Toni Harris

Profile
- Position: Safety

Personal information
- Born: July 29, 1996 (age 29) Detroit, Michigan

Career information
- High school: Redford Union High School (Redford, Michigan)
- College: East Los Angeles College (2017–2018); Central Methodist University (2019–2021);

= Toni Harris =

American football player (born 1996)

Antoinette "Toni" Harris (born July 29, 1996) is an American former college football player who was a safety for Central Methodist University in the National Association of Intercollegiate Athletics (NAIA). She is the first woman to receive a full college football scholarship as a non-specialist, and the second woman to ever play football on scholarship.

==Early life and family==
Antoinette Harris was born in Detroit, Michigan. She played football for her high school, Redford Union High School, in Redford, Michigan.

==College==
Two years after graduating high school, Harris moved to California to play free safety at East Los Angeles College, where she played for two years (2018–19) under the direction of Head Coach Bobby Godinez.

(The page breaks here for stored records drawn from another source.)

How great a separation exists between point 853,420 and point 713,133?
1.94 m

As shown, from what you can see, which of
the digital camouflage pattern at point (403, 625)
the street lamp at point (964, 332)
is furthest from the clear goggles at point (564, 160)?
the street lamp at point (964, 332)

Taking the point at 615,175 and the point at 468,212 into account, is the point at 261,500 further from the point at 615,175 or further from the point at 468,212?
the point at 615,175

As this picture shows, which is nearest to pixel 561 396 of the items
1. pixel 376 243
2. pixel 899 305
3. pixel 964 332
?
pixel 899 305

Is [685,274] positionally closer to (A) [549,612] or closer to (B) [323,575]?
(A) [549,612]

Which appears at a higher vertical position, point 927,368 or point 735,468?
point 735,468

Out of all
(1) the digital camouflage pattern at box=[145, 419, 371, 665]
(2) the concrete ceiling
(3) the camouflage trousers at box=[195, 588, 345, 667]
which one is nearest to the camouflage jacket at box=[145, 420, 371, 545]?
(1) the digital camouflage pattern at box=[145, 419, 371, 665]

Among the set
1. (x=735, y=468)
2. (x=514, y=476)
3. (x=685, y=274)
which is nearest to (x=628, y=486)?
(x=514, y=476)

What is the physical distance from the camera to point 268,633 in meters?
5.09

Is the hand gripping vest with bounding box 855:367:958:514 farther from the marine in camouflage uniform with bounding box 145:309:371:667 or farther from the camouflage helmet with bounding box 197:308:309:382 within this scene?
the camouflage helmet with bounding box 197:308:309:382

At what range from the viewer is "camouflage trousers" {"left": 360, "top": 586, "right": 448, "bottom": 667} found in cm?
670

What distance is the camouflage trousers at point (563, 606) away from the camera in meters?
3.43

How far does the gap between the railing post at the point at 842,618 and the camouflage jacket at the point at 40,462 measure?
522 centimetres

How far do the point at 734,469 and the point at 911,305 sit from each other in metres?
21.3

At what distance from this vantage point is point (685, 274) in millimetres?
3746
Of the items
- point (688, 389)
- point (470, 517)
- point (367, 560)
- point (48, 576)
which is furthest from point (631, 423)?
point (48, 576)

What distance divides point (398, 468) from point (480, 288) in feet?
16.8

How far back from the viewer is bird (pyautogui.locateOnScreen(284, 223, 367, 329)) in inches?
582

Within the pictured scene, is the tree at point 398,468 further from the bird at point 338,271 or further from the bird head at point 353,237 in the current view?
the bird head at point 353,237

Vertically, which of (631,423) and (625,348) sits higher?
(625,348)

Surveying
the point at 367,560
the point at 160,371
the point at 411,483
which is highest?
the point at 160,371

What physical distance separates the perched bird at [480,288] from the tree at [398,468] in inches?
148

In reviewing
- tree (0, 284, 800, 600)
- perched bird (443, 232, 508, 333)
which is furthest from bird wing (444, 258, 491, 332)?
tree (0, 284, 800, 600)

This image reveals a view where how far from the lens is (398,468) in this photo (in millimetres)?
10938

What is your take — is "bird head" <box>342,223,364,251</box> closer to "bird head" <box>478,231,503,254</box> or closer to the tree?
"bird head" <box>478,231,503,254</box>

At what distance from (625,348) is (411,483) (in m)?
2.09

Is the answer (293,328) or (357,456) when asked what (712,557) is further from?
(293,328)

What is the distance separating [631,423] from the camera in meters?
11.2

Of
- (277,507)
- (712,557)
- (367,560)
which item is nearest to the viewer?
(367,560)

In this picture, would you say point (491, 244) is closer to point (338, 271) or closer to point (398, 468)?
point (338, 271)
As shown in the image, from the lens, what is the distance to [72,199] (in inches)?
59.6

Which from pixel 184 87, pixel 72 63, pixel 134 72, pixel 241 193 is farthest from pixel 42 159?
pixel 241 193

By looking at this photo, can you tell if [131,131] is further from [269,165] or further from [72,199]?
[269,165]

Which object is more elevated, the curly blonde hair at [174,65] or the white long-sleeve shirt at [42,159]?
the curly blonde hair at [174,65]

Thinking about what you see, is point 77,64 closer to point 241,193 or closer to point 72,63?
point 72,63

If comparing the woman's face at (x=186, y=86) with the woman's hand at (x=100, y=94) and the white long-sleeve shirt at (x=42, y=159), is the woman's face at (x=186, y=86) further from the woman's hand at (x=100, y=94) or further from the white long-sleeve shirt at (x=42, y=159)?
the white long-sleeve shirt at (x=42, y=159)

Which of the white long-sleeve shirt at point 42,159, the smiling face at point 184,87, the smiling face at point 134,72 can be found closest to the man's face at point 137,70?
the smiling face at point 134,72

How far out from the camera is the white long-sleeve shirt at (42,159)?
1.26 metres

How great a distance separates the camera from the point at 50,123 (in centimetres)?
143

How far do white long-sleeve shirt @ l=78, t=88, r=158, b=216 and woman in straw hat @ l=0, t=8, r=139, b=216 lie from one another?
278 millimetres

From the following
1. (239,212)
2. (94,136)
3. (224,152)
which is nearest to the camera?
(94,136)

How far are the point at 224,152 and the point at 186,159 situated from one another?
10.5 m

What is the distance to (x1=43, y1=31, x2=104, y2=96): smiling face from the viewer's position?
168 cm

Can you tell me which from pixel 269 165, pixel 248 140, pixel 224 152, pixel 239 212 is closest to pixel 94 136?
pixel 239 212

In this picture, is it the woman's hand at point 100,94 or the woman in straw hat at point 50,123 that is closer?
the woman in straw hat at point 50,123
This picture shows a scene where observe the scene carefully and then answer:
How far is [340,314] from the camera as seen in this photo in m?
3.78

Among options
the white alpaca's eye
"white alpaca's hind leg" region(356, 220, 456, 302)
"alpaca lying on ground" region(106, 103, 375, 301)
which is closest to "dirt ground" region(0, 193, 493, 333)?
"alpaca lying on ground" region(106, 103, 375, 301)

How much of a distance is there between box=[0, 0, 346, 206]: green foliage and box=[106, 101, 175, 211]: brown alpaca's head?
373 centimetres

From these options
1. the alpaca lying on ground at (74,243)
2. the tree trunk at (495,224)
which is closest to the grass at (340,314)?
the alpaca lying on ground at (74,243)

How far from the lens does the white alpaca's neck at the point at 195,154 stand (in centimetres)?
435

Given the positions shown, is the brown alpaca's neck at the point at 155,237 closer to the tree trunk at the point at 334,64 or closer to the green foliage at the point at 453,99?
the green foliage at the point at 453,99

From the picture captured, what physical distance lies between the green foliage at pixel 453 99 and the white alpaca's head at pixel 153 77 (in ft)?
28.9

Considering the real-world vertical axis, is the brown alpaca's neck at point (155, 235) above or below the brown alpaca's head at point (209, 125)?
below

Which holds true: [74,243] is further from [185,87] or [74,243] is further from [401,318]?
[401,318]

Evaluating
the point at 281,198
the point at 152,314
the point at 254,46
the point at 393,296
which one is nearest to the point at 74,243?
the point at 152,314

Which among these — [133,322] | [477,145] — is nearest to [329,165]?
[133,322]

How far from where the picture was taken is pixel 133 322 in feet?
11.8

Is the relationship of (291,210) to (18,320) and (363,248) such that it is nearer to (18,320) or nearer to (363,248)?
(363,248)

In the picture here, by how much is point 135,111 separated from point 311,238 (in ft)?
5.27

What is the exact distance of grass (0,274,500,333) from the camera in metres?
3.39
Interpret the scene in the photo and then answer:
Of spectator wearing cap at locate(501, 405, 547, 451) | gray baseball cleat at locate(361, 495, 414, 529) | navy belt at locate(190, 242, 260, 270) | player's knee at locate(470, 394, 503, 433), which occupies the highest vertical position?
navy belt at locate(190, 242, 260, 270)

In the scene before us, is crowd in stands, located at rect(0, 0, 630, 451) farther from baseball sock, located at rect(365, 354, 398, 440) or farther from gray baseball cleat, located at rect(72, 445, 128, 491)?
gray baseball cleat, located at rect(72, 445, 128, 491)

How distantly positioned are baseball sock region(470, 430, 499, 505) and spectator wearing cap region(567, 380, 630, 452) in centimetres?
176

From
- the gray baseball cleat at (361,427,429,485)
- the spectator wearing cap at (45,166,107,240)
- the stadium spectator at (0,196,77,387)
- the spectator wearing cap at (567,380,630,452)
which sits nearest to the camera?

She became the first woman to ever play for East Los Angeles College. She received six offers to play football at four-year universities.

Harris graduated with honors from Central Methodist University with a Bachelor of Science in Criminal Justice. Her athletic eligibility remains available due to the COVID-19 pandemic. She has intended to pursue a Master’s of Science in Criminal Justice at the University of Southern California. She has not decided how she will use eligibility, but she plans to continue playing football.

==In media==
In 2019, she was featured in a Super Bowl commercial for the Toyota RAV4.